As I wrote those words it did occur to me that perhaps the result of this election might have been more readily accepted if there had indeed been two winners - in other words, if the PPP/C had won the Presidency and the PNC/R with the others had won the

Parliament. That might have made life easier for Guyana. That might have introduced dialogue and inclusion not by winner's choice but by institutional necessity and probably that would have been a good thing. But that did not happen. Mr. Bharrat Jagdeo won the Presidency easily and the PPP/C won the Parliament. That should have settled matters but, plainly, it hasn't.

In this situation, God knows what unreasonable elements in the society are hoping to achieve. But, as I understand it, reasonable elements in the opposition while accepting that the PPP/C won the March 19th election insist that a 53% majority cannot be construed in Guyana as conferring 100% governing authority on the winner.

Such an interpretation is not exactly in line with democratic practice a la Westminster but in the circumstances of Guyana it is an interpretation which has been around for a long time, which has now emerged very precisely, and which will have to be taken seriously by President Jagdeo and his party.

What is being forcefully urged is that the 42% of the population represented by the PNC/R must see, feel, and quite quickly actually experience tangible evidence that those who represent their interests have a real share in making the policies, supervising the programmes and exercising the powers directly affecting the lives of the 42%. This, it is urged, cannot be left to the goodwill, the good intentions, the rhetorical promises, even the actual, but unilaterally conferred, "scraps from the table" rewards and benefits of the Government of the day.

There is one large immediate advantage in taking this democratically unorthodox interpretation seriously. It might prevent Guyana being put further through the wringer of legal challenge and election petition, the accompanying dialogue of the deaf, and the permanent political instability and consequential economic stagnation which has tormented and traumatised the society for so long - what the Chief Justice succinctly sums up as national "self-flagellation", a sort of Purgatory in which we wander like lost souls uncertain about our future and the future of our children.

There is a good case for giving serious consideration - through urgent dialogue at the top level of Government and Opposition - how best in specific ways and through agreed institutions to give effect to the concept "loser takes quite a lot."

However, there is no hope - nor should there be - of such a dialogue getting properly started if the results of a valid election under the Constitution are not acknowledged, unrest in the streets continue, mob rule threatens, incitement to mistrust, lawlessness, and even hatred poisons relations between the races and the country gradually becomes ungovernable. Along that way if long pursued looms not purgatory but the Inferno. Now surely is the time for all men and women of goodwill and love of country to raise their voices for peace and, within peace, a lasting accommodation between the "sides."

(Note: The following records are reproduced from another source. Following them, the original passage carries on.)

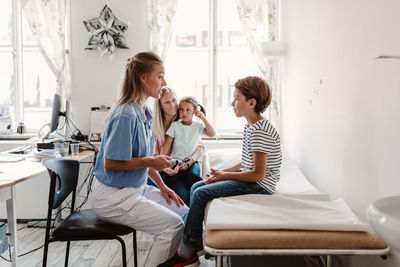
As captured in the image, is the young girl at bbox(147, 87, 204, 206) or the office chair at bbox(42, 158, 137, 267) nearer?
the office chair at bbox(42, 158, 137, 267)

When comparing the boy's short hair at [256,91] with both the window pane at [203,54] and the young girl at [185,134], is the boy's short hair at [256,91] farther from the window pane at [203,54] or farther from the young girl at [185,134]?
the window pane at [203,54]

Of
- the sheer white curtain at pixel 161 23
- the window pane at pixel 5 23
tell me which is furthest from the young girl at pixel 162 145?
the window pane at pixel 5 23

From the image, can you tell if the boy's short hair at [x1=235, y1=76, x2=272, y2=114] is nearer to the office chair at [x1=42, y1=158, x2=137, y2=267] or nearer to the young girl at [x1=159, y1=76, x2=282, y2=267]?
the young girl at [x1=159, y1=76, x2=282, y2=267]

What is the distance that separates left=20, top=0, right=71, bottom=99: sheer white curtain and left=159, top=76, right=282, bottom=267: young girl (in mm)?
2191

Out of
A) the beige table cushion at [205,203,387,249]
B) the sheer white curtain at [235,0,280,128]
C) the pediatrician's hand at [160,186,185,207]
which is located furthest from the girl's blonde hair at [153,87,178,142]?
the beige table cushion at [205,203,387,249]

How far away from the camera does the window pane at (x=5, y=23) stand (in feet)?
12.8

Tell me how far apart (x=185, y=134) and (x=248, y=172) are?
40.5 inches

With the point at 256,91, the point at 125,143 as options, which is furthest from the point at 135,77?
the point at 256,91

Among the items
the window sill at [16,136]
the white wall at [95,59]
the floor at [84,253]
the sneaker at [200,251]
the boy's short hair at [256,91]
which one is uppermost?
the white wall at [95,59]

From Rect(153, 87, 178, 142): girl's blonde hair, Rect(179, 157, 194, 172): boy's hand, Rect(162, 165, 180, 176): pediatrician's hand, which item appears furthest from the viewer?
Rect(153, 87, 178, 142): girl's blonde hair

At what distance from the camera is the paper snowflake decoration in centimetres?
368

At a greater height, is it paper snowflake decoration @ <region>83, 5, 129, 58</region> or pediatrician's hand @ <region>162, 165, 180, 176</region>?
paper snowflake decoration @ <region>83, 5, 129, 58</region>

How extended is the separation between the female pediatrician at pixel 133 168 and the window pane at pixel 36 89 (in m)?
2.36

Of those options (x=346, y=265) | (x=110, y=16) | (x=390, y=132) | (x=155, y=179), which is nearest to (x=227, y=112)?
(x=110, y=16)
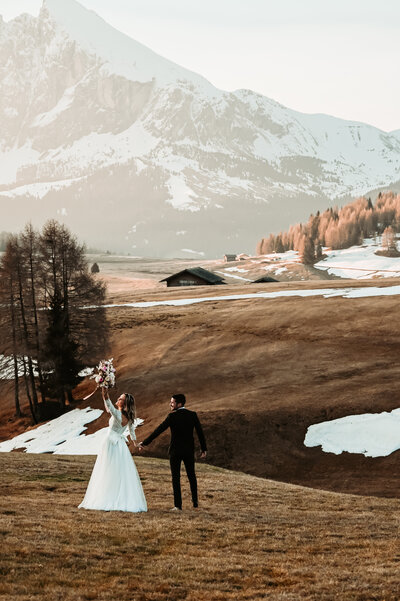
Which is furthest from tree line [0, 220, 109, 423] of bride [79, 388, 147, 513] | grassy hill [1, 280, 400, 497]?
bride [79, 388, 147, 513]

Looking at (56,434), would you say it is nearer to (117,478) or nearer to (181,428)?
(117,478)

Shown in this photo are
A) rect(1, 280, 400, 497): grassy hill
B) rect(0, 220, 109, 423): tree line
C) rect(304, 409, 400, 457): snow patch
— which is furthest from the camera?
rect(0, 220, 109, 423): tree line

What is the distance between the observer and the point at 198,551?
44.0ft

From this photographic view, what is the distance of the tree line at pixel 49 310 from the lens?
63500 millimetres

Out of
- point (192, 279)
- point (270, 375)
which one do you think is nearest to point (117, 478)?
point (270, 375)

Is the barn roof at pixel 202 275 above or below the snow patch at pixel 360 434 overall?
above

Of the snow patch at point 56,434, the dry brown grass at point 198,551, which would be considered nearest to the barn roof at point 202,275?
the snow patch at point 56,434

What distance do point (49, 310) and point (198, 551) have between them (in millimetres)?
52779

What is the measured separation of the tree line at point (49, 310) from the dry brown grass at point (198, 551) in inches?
1696

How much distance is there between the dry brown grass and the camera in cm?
1102

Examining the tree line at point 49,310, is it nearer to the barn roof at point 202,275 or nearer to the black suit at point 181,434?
the black suit at point 181,434

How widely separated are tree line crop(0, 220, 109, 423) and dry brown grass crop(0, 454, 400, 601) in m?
43.1

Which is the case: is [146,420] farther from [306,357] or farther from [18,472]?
[18,472]

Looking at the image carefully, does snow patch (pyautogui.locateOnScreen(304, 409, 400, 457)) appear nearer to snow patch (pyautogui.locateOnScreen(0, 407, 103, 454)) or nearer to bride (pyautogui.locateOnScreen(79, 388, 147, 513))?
snow patch (pyautogui.locateOnScreen(0, 407, 103, 454))
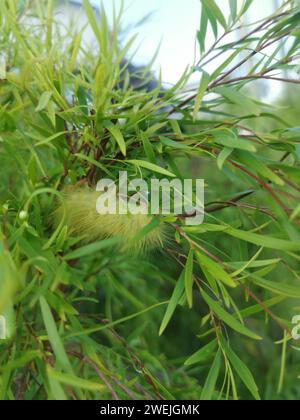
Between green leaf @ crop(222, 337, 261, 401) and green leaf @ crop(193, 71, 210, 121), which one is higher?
green leaf @ crop(193, 71, 210, 121)

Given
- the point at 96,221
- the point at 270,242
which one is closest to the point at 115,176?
the point at 96,221

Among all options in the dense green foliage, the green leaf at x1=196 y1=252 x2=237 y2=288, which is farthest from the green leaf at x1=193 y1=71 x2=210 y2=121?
the green leaf at x1=196 y1=252 x2=237 y2=288

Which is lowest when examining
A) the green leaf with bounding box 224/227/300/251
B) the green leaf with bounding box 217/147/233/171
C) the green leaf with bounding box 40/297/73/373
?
the green leaf with bounding box 40/297/73/373

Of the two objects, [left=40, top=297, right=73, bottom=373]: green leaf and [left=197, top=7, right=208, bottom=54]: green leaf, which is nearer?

As I was writing this column, in depression approaching despair I have to confess, I was also reading in between times an article on Dante Alighieri and The Divine Comedy, which has been called the most magnificent single poem ever written- As I read, my depression did not exactly lift but at least entering into the world of great poetry I was able to put into some sort of perspective the trouble and violence and malice and irrationality and incipient anarchy which exists in Guyana at this time. After all, Dante was himself cruelly mistreated and driven into exile from his beloved Florence by political violence and so he knew a thing or two about a bitterly divided society, civil disorder and virulent public discord. In Canto VI of the Purgatorio just listen to this resounding indictment of his native land and tell me if you do not hear an echo:

Oh slavish Italy, hostel of wretchedness,

ship with no pilot in the great tempest .....

while those now living in you are forever

at war, and those whom one wall and one

moat enclose are gnawing on each other.

At least out of Dante's experience came great poetry. But, poor Guyana, we do not even have Martin Carter with us still to make poetry out of our woes.